[Tekst strony]:
"""

Data: 2010-07-29 20:42:00
Temat: Re: Wszystko Ci dam tylko padnij i złóż mi pokłon...
Od: `l'o.ś <t...@i...pl>
Pokaż wszystkie nagłówki
Użytkownik "Ikselka" <i...@g...pl> napisał
>>>> A inni nie byli nieomylni Twoim zdaniem ? :o/
>>> Ten też nie był nieomylny - jako człowiek.
>> A był nadczłowiekiem ? :o/
>
> Dlaczego miałby byc?
No to był nieomylny czy nie ? :o/
>>> To był pierwszy papież, który
>>> BYŁ równocześnie człowiekiem
>> A poprzednicy nie byli ludźmi ? :o/
>
> Nie kreowali się na ludzi.
> Nie wiem, czy rozumiesz...
Strzelam, byli zwierzetami, a w każdymm razie
do zwierząt bardziej podobni niż do człowieka, tak ?
No zwłaszcza ci z IX i X wieku... :o/
>>> i pokazywał to. Za to go szanuję. Wzór
>>> człowieka i mężczyzny, co wazne.
>>
>> No chyba jednak nie mężczyny..., sorry...
>
> Sorry - ale właśnie jak najbardziej mężczyzny.

"""

[Wyzwanie]:
Kontynuuj powyższą wymianę zdań o papieżu, zaczynając od miejsca po jej ostatnim zdaniu.

(Surowe rekordy)

"""

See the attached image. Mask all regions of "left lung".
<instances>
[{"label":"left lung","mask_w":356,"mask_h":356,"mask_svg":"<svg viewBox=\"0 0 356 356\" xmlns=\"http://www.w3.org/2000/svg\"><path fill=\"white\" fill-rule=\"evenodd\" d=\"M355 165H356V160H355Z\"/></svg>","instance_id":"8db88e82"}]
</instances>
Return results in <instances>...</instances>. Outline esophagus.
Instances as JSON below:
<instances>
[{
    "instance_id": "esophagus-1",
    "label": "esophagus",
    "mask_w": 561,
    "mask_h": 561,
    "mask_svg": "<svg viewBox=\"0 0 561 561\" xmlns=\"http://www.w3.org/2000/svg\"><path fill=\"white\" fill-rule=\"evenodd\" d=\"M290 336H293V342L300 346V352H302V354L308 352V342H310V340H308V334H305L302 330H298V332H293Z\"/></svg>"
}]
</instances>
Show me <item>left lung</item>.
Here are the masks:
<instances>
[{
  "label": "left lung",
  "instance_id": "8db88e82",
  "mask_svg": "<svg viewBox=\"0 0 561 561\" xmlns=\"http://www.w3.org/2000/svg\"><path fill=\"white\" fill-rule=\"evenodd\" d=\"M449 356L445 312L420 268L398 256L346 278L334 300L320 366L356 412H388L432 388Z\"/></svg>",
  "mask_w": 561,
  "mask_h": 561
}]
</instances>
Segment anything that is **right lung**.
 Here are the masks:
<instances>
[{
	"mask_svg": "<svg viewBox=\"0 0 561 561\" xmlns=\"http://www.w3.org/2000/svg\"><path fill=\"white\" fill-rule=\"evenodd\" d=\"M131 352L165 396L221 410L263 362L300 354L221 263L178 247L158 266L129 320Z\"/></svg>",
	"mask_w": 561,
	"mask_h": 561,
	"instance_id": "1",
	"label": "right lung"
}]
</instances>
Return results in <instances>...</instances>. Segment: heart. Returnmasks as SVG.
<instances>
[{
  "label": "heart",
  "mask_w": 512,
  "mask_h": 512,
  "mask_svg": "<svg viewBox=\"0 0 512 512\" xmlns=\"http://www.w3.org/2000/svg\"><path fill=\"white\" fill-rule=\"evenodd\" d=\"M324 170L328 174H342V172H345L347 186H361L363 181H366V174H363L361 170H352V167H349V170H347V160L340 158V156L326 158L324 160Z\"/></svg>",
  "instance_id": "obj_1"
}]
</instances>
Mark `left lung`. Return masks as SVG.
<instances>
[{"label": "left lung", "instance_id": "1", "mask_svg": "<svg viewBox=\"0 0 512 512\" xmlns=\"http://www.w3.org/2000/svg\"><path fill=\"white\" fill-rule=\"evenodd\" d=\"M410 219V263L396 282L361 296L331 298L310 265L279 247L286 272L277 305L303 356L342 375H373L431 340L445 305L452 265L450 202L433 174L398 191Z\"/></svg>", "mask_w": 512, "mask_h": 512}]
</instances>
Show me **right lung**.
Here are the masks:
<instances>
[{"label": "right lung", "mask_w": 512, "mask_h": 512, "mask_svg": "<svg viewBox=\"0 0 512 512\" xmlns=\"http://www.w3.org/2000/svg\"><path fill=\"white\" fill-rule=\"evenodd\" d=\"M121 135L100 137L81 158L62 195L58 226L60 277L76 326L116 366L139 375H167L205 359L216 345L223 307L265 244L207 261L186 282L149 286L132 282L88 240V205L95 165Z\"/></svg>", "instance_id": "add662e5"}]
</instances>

"""

[Wynik zadania]:
Sorry, ale niestety nie :o)
> Mężczyzna to władza,
Bzdura, spotykałem na swojej drodze ksiiężniczki,
które władały całymi gwizdozbirami :o)
>siła moralna,
Ech..., coś bym Ci opoaiedział,
ale zmilczę, jeszcze Jeszu uzsłyszy i mnie
otentego, ze psuję Ci dobry humor :o)
> niezłomne słowo, inteligencja,
Inteligencja to się zgodzę + talent aktorski :o)
> wytrzymałość, czułość oraz miłość (do kobiety i do ludzi).
Do jakiej niby kobiety ?
To nie był tym, no, dobra, zmilczę,
ale tak mi się zdawałao... :o/
> U niego znaleźć można było to wszystko.
> Nie ten jest mężczyzną, którego życie determinują jego jądra (to potrafi
> byle rozpłodowy buhaj),
To jest włąśnie synonim władzy...
nad partnerką, a potem dalej i dalej...
> ale ten, który umie to opanować lub zwalczyć czy
> odrzucić dla idei,
Nie ma piekniejszej idei od kobiety :o)
> pozostając samcem w 100 procentach.
Mam poważne wątpliwości, sorry. :o/
> JPII taki był. Był pięknym człowiekiem
Pieknym w jakim sensie ? :o/
Pisma nie znał prawie wxcale
albo oszukiwał siostry i braci, to kiedyś wyjdzie,
musi wyjść, o ile Jeszu... Sorry, już zamykam japę :o)
> i pięknym meżczyzną (psychicznie
Dla mnie osobi ście odrażający, sorry :o/
>i
> fizycznie - czyż nie?).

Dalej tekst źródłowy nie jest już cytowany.